#### [Data supplied]
· · · ·

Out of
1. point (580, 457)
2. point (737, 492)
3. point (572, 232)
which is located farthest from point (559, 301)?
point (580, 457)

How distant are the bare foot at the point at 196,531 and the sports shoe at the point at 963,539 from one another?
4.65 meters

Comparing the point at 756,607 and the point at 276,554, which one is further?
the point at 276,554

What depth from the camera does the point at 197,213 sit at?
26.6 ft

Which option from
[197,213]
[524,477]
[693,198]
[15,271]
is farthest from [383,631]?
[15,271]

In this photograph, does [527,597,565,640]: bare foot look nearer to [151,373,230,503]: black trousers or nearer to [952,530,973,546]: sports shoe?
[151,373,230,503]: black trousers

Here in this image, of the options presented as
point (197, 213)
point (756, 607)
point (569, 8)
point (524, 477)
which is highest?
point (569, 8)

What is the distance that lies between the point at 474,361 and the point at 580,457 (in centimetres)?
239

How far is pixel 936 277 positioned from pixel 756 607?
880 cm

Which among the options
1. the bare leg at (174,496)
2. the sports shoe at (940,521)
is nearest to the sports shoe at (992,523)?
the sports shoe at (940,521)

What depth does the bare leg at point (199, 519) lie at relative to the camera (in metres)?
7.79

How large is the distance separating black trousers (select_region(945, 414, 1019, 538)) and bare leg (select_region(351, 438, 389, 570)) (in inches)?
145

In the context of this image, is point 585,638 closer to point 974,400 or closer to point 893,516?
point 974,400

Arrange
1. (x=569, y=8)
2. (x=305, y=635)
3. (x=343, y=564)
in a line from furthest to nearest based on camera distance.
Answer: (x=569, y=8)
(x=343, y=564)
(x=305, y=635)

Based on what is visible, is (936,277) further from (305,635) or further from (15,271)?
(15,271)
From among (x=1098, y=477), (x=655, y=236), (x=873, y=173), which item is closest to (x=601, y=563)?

· · · ·

#### [Problem statement]
Render the lines from the one containing "How large is" through the last line as a Markdown table with columns Row and Line text, skipping blank lines.

#### [Completed task]
| Row | Line text |
|---|---|
| 1 | How large is the distance separating black trousers (select_region(945, 414, 1019, 538)) and bare leg (select_region(351, 438, 389, 570)) (in inches)? |
| 2 | 145 |
| 3 | In the context of this image, is point 585,638 closer to point 974,400 or closer to point 893,516? |
| 4 | point 974,400 |
| 5 | Arrange |
| 6 | 1. (x=569, y=8) |
| 7 | 2. (x=305, y=635) |
| 8 | 3. (x=343, y=564) |
| 9 | in a line from furthest to nearest based on camera distance. |
| 10 | Answer: (x=569, y=8) |
| 11 | (x=343, y=564) |
| 12 | (x=305, y=635) |
| 13 | Based on what is visible, is (936,277) further from (305,635) or further from (15,271)? |
| 14 | (15,271) |
| 15 | From among (x=1098, y=477), (x=655, y=236), (x=873, y=173), which item is closest to (x=601, y=563)? |